When asked to spontaneously identify which illnesses are caused by smoking, less than half of all smokers identified each of the illnesses that appear in the new graphic health warnings.
Smokers identified emphysema (43%) and lung cancer (42%) most often, followed by heart disease/attack (30%), mouth/oral cancer (12%), gangrene (12%), circulation problems/blood problems (11%) and throat cancer (11%). Less than 10% of smokers spontaneously identified stroke/vascular disease (8%), eye problems (3%) and pregnancy complications (including miscarriage) (less than 1%) as smoking-related illnesses.
However, when their beliefs were prompted, it was evident that most smokers accepted that smoking causes these illnesses (emphysema 87%; lung cancer 89%; heart disease 82%; mouth/oral cancer 83%; gangrene 67%; throat cancer 86%; and stroke 73%), with the exception of blindness (40%) and miscarriage (42%).
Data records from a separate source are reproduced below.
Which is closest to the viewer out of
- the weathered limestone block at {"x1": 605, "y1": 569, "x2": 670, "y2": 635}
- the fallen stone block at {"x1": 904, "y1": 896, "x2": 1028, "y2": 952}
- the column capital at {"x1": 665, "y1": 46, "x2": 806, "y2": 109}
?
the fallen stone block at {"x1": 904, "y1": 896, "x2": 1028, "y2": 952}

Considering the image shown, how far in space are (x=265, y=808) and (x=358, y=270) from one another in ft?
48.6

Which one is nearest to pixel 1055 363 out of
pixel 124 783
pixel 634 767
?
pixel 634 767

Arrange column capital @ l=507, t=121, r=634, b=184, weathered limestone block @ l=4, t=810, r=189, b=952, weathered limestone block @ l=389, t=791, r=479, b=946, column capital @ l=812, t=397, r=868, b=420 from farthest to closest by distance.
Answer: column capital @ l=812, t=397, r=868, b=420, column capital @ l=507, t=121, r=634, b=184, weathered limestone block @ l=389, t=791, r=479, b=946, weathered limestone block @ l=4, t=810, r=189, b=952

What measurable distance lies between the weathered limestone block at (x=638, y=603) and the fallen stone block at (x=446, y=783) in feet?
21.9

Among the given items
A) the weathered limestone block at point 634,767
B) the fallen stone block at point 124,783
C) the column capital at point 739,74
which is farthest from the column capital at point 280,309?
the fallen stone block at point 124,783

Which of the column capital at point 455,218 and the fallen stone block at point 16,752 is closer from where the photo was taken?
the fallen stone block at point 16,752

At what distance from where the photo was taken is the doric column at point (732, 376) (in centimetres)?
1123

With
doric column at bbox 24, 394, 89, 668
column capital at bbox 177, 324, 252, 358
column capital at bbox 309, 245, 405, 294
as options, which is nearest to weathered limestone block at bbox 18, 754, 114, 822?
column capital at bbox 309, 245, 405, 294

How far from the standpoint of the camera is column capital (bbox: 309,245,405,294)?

Importantly, there were increases between 2005 and 2006 in top-of-mind awareness of the link between smoking and mouth/oral cancer and gangrene - the two illnesses featured in the media campaign that accompanied the graphic health warnings in 2006. There was also an increase in top-of-mind awareness of emphysema as a smoking-related illness, after this association was highlighted in the Bubblewrap television commercial that aired in early 2006.
Although more than two-thirds of respondents (67%) believed that exposure to secondhand smoke causes asthma, only one-third believed that it can cause pneumonia in children (33%) and SIDS (31%), and only 16% of respondents believed that it can cause middle ear infections in children.
Overall, these results provide strong support for measures that continue to educate smokers about the health consequences of smoking and secondhand smoke exposure.